I’m finding it hard to believe that. I’m finding it much easier to believe that a lot of misuse of that design pattern emerged, leading to its disrepute. I’m very happy to accept that many - or even all - of the times that I used it personally were such misuses. I’m happy to accept that 99% of the time it was used, it was in the wrong way and led to bad design. But I’m finding it hard to believe that a design pattern that was once widely accepted as valid (by much cleverer people than me) is in fact completely invalid.

Here’s the other story, more recent this one.

TDD has been widely accepted as a Good Thing. One of its advertised benefits is that it encourages good design of your code. Yet here are now some influential software craftsmen declaring its death - with one of the reasons quoted that it actually encourages bad code design. TDD is dead.

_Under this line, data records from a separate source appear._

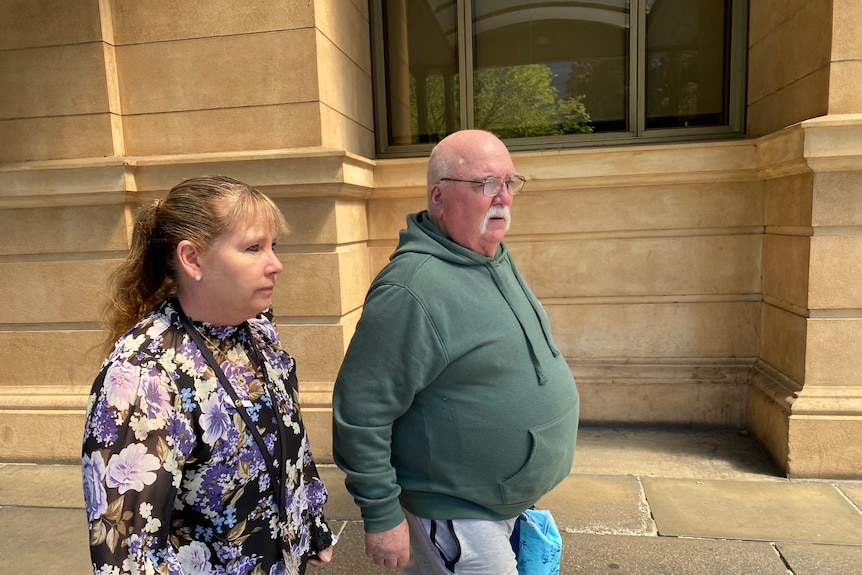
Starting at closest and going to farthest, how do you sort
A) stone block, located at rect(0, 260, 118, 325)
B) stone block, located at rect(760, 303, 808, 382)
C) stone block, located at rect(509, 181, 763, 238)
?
stone block, located at rect(760, 303, 808, 382) < stone block, located at rect(0, 260, 118, 325) < stone block, located at rect(509, 181, 763, 238)

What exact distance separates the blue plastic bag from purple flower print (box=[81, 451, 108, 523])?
51.6 inches

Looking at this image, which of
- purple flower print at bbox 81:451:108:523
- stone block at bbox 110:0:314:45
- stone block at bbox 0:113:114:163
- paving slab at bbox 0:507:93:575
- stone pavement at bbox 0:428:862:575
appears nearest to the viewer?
purple flower print at bbox 81:451:108:523

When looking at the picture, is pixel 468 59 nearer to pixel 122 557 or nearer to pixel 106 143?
pixel 106 143

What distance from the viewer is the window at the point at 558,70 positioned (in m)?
4.88

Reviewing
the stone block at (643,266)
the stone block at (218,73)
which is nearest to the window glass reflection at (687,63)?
the stone block at (643,266)

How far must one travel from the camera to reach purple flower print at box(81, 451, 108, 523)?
54.1 inches

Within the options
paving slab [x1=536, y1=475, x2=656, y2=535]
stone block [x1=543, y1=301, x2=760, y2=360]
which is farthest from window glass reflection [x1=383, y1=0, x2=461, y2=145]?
paving slab [x1=536, y1=475, x2=656, y2=535]

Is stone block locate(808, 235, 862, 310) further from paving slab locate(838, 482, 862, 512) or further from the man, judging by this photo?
the man

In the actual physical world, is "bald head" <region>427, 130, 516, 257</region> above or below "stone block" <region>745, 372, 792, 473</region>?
above

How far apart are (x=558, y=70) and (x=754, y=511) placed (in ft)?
11.5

And my reaction remains the same. Surely it can’t be a completely destructive practice? Surely it may be the case that TDD should be done some of the time rather than all the time, is some situations rather than all, rather than declared a Bad Thing? Could we all really have been that deluded all along?

Your (and my) feelings on the Singleton pattern and TDD aside, this feels a lot like following fashion. Let me reiterate, I think it’s a brilliant thing to question current wisdom and evolve good practices in our - and any - profession. But this pattern (pardon the pun) feels more like a new book, blog, manifesto, or what have you, gains prominence, the majority of the industry follows it as gospel, and when it’s been followed in anger and is proven not quite so perfect, the majority of the industry abandons it for the Next Big Thing (and the minority that never followed it in the first place help themselves to a massive serving of I-told-you-so). Even Steve Yegge’s post, after very aptly and entertainingly bashing the Singleton pattern to the ground, hints at just that: that there are a few valid uses for it, but there are so many misuses that it’s better to declare it evil.

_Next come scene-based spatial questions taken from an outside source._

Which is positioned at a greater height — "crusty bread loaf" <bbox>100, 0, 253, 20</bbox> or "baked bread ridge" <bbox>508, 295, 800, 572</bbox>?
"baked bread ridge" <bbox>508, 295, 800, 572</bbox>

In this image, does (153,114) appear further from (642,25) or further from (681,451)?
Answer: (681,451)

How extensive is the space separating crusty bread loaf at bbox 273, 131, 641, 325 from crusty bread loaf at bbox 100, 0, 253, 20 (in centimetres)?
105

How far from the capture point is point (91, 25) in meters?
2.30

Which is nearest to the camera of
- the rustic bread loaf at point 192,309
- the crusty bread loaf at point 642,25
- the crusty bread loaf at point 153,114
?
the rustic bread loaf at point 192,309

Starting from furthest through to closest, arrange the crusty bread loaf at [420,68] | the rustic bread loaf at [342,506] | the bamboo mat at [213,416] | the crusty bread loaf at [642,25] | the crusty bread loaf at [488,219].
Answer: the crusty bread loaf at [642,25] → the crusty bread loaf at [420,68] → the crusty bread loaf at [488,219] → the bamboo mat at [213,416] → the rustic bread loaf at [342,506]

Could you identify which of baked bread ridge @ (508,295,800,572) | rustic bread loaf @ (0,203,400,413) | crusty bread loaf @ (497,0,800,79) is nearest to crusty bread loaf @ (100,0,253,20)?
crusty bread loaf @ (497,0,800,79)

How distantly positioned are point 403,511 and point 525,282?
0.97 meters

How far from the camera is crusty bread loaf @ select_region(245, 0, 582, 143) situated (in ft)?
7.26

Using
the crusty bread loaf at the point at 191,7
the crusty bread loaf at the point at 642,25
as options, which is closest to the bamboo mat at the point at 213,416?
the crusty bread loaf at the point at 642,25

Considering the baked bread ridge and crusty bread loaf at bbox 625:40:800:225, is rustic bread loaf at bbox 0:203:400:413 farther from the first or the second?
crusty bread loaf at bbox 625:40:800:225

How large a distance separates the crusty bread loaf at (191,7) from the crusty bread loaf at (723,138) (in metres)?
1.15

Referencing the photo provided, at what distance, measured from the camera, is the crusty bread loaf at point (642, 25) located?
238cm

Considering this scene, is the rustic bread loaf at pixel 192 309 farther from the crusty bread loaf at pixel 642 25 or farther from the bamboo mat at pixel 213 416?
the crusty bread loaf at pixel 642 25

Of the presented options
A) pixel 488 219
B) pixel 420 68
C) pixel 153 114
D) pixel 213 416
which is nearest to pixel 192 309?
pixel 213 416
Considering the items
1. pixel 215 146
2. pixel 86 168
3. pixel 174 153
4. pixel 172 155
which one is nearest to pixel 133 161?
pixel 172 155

My point is that I would much prefer to see an open-minded examination and trial of the Next Big Thing (as is fortunately happening to some extent). And when it is shown in time to have some weaknesses as well as merits, to evolve, iterate, or selectively use it where it is proven to be useful. Much better to do that than to move it from the pile of Good Things to the pile of Bad Things, as if the majority of the software professionals are not intelligent enough to understand the nuances of where to use it and where not to.

And if that’s actually true about the majority of software professionals, then that’s the problem that needs fixing.